Cluster 0: Comcast, Cablevision, Time Warner
Cluster 1: ConocoPhillips, Chevron, Total, Valero Energy, Exxon
Cluster 2: AIG, American express, Bank of America, DuPont de Nemours, Ford, Goldman Sachs, Home Depot, JPMorgan Chase, Marriott, Pfizer, Ryder, Wells Fargo, Wal-Mart, Xerox
Cluster 3: Kellogg, Coca Cola, Pepsi
Cluster 4: GlaxoSmithKline, Novartis, Sanofi-Aventis
Cluster 5: Colgate-Palmolive, Kimberly-Clark, Procter Gamble
Cluster 6: Boeing, General Dynamics, Northrop Grumman, Raytheon
Cluster 7: Apple, Amazon, Caterpillar, Cisco, CVS, Dell, General Electrics, HP, IBM, McDonald's, 3M, Microsoft, SAP, Texas Instruments, Unilever, Yahoo
Cluster 8: Canon, Honda, Navistar, Sony, Toyota


As long as we have a distance matrix, distance-based clustering methods can be applied. They can thus be applied to sound waves, text sentences, images, etc. In all cases, an appropriate distance measure needs to be defined. In our case, we used the Pearson correlation coefficient. But that's not the most appropriate for time series. We could use the [Dynamic Time Warping (DTW)](https://rtavenar.github.io/blog/dtw.html) distance instead.

## How does it work?

The method was published in 2007, see [paper](https://utstat.toronto.edu/reid/sta414/frey-affinity.pdf).

Affinity propagation creates clusters by sending messages between pairs of samples until convergence. A dataset is then described using a small number of exemplars, which are identified as those most representative of other samples.

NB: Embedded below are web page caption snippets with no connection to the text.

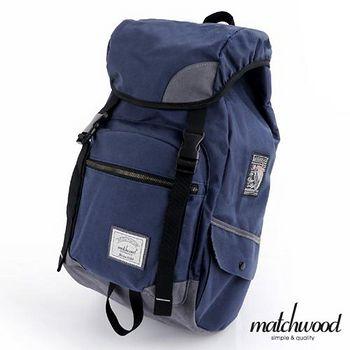 MATCHWOOD Apollo 電腦 後背包 -藍色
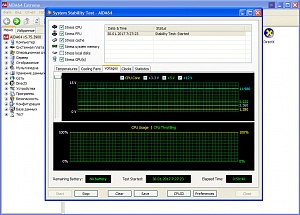 system-stability-test-aida64-voltages.jpg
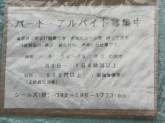 社員登用制度あり☆週3日~OK!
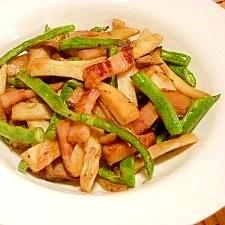 インゲンとベーコンの炒め物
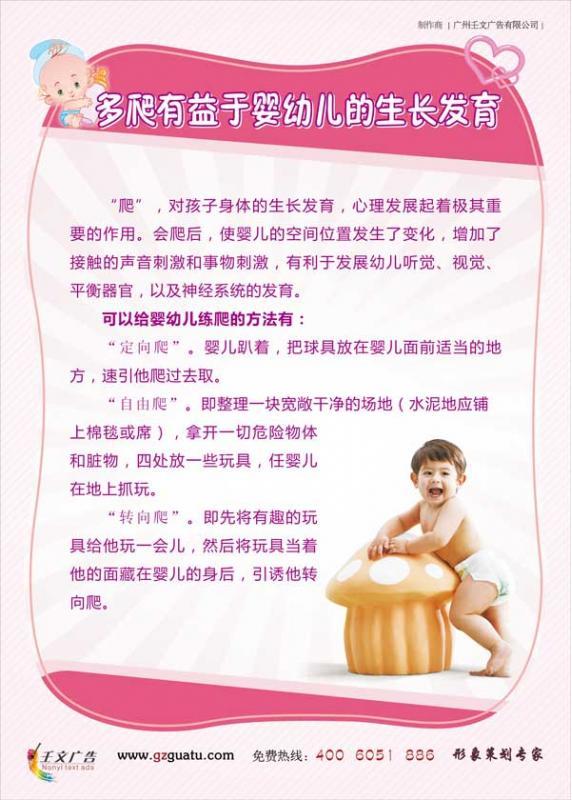 小儿科疾病健康教育挂图_多爬有益于婴幼儿的生长发育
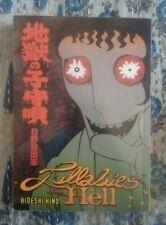 Lullabies from Hell Hideshi Hino Horror Dark Horse Manga (English)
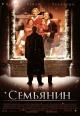 Смотреть фильм Семьянин онлайн на Кинопод бесплатно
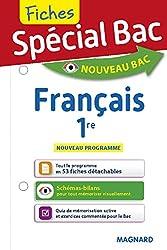 Fiches français nouveau bac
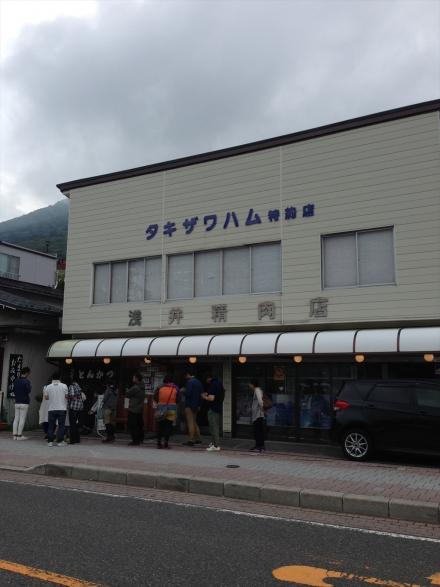 浅井精肉店 (6)_R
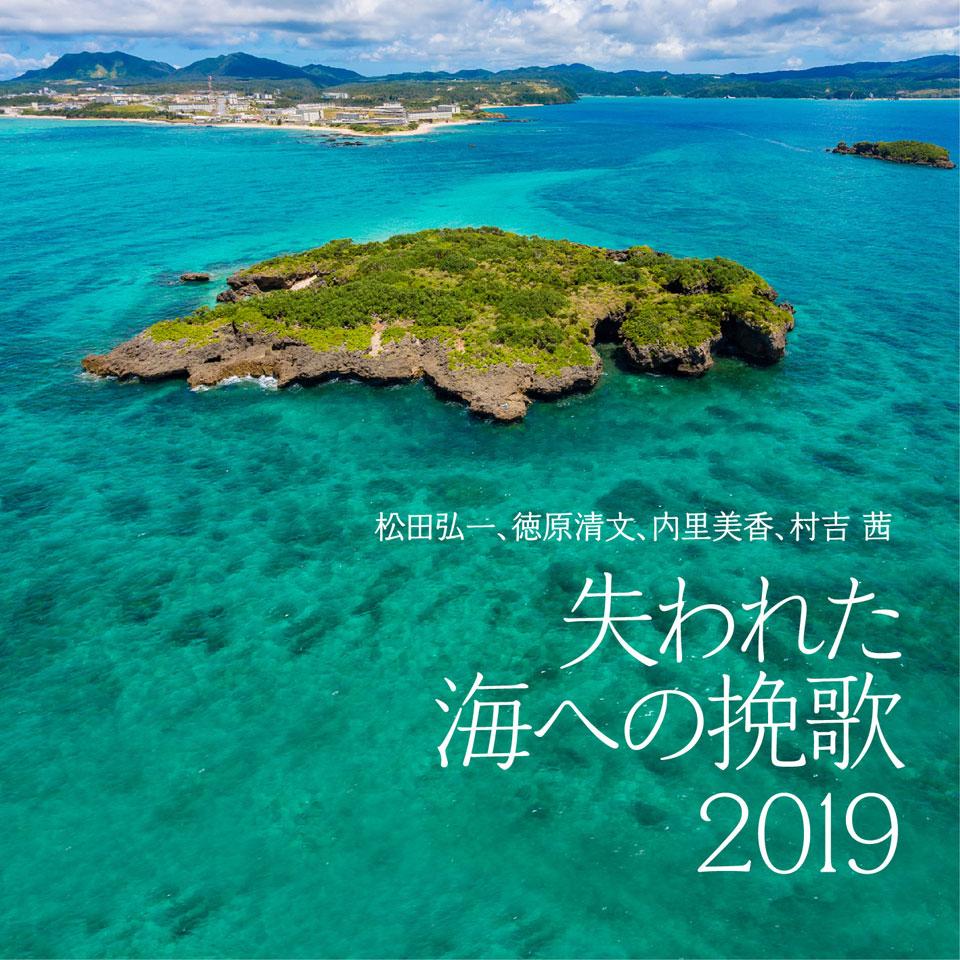 「失われた海への挽歌 2019」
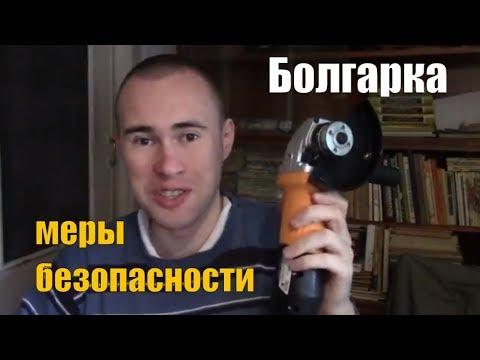 ваз 2110 бу купить в москве на авито – Товарный каталог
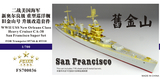 FS700036 1/700 WWII USS San Francisco CA-38 Heavy Cruiser Set for Trumpeter 05746 & 05747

Affinity propagation improves on some of the downsides of $k$-means. In $k$-means, a random set of points are chosen as initial cluster centers. This can be turned into $k$-medoids by instead choosing $k$ points from the dataset as initial cluster centers. However, this can still be problematic because the initial cluster centers may be chosen poorly and lead to poor convergence.

Instead, affinity propagation considers all the points as potential cluster centers at the start. Then, it iteratively considers messages sent between points until a set of exemplars emerges that best represents the dataset. Points exchange two kinds of messages with each other:

1. *Responsibility*: How well-suited one point is to serve as the exemplar for another point. A point sends a high responsibility to another point if it would make a good exemplar.
2. *Availability*: How appropriate it would be for a point to adopt another point as its exemplar. A point sends a high availability to another point if it thinks that point should be its exemplar.

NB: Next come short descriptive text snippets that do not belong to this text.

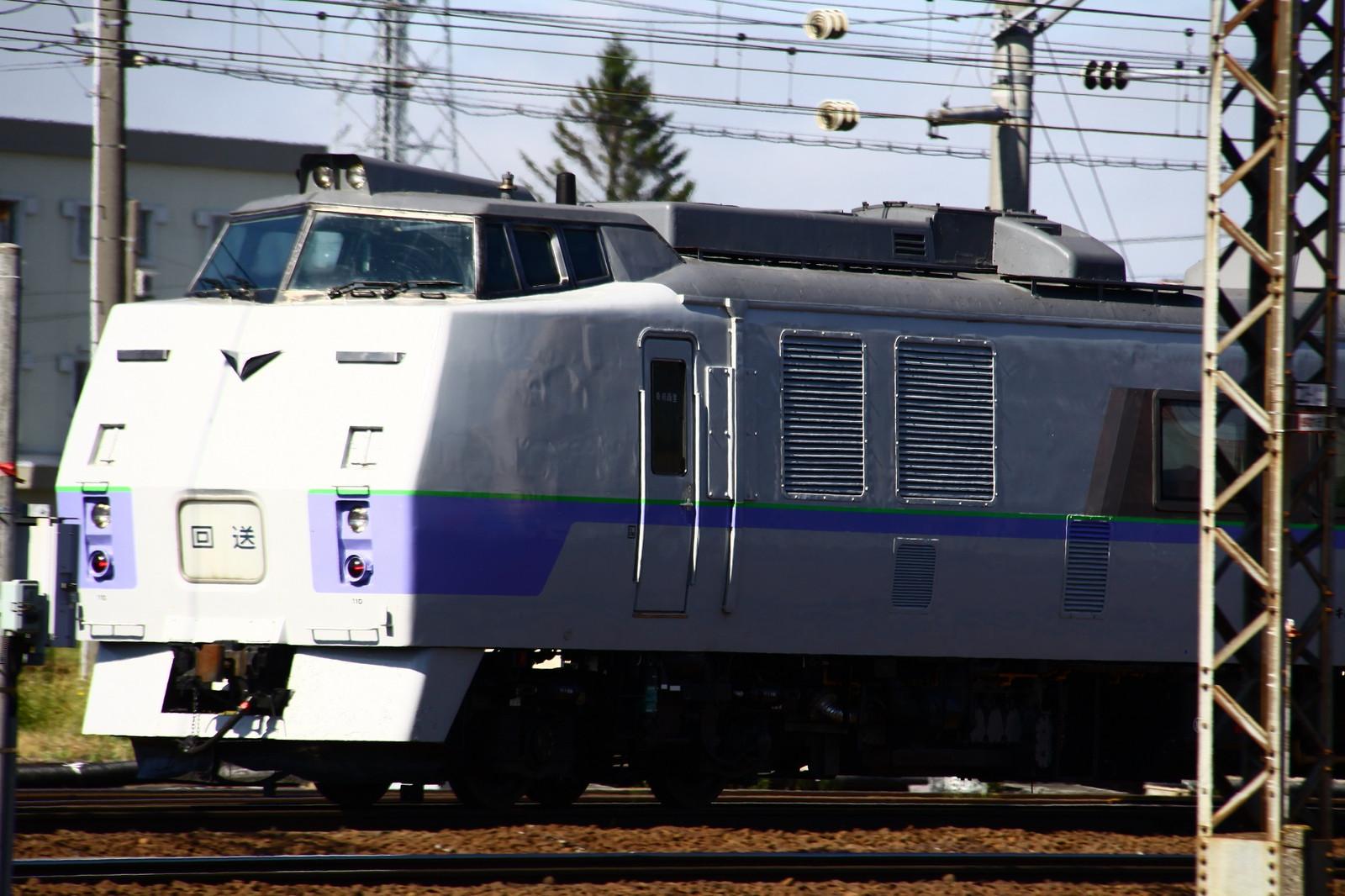 Jr1506202011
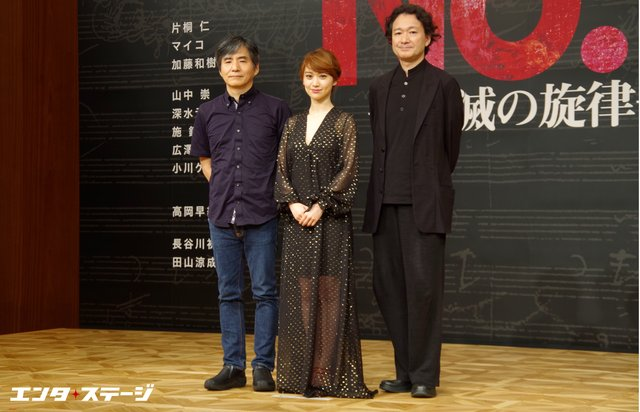 中島かずき、大島優子、白井晃『No.9』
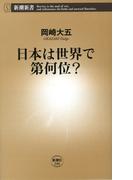 日本は世界で第何位?(新潮新書)(新潮新書)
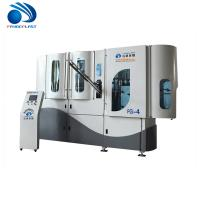 Best FG 4 Cavities Fully Automatic Blow Moulding Machine 6500 Bph With CE Pass wholesale
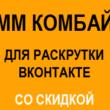 SmmCombain со скидкой 1000 рублей — программа для раскрутки групп вКонтакте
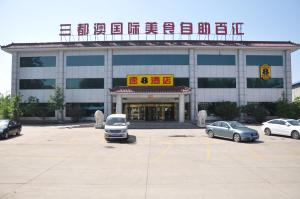 Photo of Super 8 Hotel Beijing Capital International Airport Houshayu Subway Station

The algorithm starts by setting all the responsibility and availability values to 0. Then, it iteratively updates the values until they converge. The final exemplars are those points with the highest sum of responsibility and availability.

Here are the formulas for responsibility and availability:

$$r(i, k) \leftarrow s(i, k) - \max_{k' \neq k} \{ a(i, k') + s(i, k') \}$$

$$a(i, k) \leftarrow \min \{ 0, r(k, k) + \sum_{i' \not\in \{i, k\}} \max \{ 0, r(i', k) \} \}$$

where $s(i, k)$ is the similarity between points $i$ and $k$. This is repeated until the values converge, or until a maximum number of iterations is reached.

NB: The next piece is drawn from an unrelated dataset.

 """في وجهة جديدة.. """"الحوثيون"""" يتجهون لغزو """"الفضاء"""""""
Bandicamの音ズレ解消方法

The downside of this algorithm is its cost: $O(N^2 T)$, where $N$ is the number of samples and $T$ is the number of iterations until convergence. This is because the algorithm must consider every pair of points, and it must iterate until the values converge. This makes affinity propagation most appropriate for small to medium sized datasets.

The benefits of this algorithm are that it does not require the number of clusters to be specified, can use any distance matrix, and it works very well on small datasets.